For Non-Convulsive Seizure

  • Don't panic! You can help.
    No matter if you are young or old, you can help someone having a seizure. The first aid is simple, and in most cases involves making sure the person is safe and comfortable.
  • Time it. Longer than 5 minutes, call an ambulance.
    This is the general rule of thumb for seizures. The longer a seizure goes on, the greater the chance it may need medical intervention to stop it. Check out the section on calling an ambulance to see when you should call for help.
  • Explain what is happening.
    Non-convulsive seizures can be sneaky and may look very unusual or frightening. If you spot someone having a non-convulsive seizure, let others know, so that they will understand and not be scared or confused.
  • Clear the area of dangers.
    Move things that the person having the seizure may hit or stumble over that could be dangerous. Remember, the person having this type of seizure will not have any real awareness of their surroundings, so they need your help.
  • Gently guide and protect from hazards.
    Using a light touch, guide the person carefully away from other dangers like stairs or a busy street. Make note of how the seizure looks, they may want to know after it's over.
  • Do NOT restrain.
    People who have seizures are normally not aggressive in any way. But if restrained or held, they may forcefully try to get away because they have no understanding of what is happening or why. So for everyone's safety, never ever restrain a person having a seizure.
  • Speak gently. Be kind during and after the seizure.

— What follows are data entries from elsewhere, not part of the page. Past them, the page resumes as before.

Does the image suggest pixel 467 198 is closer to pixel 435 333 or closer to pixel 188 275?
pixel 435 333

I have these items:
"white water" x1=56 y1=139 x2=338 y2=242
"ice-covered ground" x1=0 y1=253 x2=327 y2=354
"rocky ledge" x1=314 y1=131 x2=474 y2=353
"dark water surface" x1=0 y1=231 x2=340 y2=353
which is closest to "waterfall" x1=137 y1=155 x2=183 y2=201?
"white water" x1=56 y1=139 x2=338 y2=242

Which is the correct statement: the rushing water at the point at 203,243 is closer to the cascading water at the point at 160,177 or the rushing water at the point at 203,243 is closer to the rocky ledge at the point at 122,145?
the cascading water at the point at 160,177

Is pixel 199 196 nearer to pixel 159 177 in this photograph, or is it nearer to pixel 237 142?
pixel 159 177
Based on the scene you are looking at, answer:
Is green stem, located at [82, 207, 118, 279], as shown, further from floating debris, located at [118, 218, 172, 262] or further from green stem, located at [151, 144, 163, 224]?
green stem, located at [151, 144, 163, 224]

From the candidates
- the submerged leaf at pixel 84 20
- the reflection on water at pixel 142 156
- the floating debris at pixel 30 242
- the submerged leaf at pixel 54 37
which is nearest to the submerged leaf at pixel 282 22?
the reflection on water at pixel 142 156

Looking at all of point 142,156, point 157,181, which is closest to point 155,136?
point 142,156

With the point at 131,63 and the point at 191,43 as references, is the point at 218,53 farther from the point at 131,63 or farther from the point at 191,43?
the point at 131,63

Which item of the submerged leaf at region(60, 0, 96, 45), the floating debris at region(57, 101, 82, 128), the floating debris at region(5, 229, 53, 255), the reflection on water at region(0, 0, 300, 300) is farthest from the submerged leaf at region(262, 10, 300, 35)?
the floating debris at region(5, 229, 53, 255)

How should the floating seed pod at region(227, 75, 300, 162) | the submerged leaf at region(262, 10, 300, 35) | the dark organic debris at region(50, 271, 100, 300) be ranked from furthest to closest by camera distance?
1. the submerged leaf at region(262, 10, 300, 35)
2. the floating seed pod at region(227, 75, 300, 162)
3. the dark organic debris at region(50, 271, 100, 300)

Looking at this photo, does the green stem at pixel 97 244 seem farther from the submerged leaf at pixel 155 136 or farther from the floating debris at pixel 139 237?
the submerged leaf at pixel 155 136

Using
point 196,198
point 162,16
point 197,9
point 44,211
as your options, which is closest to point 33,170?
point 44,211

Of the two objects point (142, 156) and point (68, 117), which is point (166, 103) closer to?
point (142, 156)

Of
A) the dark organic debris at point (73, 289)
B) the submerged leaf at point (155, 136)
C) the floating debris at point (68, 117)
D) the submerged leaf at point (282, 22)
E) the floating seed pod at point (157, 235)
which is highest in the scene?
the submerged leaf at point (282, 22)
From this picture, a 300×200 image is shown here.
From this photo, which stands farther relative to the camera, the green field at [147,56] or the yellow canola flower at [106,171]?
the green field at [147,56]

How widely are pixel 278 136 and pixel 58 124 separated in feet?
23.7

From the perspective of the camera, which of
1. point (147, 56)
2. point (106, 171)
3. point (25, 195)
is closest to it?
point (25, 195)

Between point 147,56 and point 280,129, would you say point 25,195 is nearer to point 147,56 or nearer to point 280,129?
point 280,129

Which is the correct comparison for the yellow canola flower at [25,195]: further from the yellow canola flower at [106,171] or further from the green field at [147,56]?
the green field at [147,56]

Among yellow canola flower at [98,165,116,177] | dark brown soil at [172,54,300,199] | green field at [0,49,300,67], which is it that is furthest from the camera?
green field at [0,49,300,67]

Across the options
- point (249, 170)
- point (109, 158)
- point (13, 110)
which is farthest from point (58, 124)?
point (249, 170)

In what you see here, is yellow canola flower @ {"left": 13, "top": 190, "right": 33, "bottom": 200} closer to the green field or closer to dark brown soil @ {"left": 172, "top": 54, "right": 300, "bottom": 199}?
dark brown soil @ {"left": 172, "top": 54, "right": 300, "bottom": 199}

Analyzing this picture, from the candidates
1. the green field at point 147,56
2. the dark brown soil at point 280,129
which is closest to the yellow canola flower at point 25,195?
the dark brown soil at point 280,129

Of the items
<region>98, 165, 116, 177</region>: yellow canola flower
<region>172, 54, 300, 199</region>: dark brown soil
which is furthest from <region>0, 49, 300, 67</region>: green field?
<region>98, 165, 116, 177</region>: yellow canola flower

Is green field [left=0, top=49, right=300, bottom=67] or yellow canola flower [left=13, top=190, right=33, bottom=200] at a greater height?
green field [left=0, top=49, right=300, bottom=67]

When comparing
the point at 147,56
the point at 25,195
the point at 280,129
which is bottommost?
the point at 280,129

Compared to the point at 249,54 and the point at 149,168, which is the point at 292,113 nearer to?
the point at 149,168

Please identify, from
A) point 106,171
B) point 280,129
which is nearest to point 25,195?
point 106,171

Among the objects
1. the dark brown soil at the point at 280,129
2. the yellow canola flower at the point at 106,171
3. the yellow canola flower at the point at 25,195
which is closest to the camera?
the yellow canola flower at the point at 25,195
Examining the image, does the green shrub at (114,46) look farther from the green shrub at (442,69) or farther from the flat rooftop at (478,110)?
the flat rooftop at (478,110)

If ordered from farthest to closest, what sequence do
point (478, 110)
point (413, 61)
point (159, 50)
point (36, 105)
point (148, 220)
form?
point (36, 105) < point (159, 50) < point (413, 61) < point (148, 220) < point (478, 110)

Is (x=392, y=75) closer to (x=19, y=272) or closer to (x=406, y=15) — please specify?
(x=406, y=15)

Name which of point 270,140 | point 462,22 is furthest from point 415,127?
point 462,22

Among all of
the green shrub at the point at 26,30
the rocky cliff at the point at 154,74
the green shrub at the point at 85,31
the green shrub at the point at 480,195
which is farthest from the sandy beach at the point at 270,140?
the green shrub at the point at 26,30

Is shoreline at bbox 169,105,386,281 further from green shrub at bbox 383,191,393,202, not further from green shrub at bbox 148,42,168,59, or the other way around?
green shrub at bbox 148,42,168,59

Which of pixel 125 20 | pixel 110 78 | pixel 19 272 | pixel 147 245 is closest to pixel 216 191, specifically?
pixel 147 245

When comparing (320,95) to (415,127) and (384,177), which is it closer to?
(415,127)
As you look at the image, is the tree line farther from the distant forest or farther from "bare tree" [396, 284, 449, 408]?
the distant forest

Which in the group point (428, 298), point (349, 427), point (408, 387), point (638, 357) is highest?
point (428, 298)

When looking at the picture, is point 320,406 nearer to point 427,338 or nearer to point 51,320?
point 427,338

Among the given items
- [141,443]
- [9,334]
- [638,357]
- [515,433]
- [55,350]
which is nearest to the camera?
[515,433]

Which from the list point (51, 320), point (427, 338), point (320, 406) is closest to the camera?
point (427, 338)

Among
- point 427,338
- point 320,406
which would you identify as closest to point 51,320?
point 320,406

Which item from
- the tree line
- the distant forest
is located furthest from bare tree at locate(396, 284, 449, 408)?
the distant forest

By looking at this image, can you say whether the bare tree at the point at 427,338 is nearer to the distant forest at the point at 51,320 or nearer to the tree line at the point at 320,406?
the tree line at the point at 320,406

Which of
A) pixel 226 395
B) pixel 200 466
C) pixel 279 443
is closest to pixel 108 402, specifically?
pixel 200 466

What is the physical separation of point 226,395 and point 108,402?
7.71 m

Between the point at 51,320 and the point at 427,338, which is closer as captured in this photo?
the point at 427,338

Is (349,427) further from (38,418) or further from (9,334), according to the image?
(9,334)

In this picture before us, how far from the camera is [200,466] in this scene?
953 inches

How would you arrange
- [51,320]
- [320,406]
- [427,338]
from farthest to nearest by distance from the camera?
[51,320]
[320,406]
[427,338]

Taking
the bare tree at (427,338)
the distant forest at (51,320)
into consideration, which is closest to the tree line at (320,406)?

    Seizures are no fun to have, and no one would ever choose them. But you can make things much better and far more tolerable just by talking nicely and reassuring the person that everything is ok and that you are there to help. After all, it may be you needing that same help from someone else someday.
  • If a non-convulsive seizure becomes convulsive...
    Follow the guidelines for convulsive seizures Sometimes non-convulsive seizures can progress into convulsive seizures. This may happen very quickly. If it does happen, just switch to the first aid for the convulsive type of seizures as outlined [above].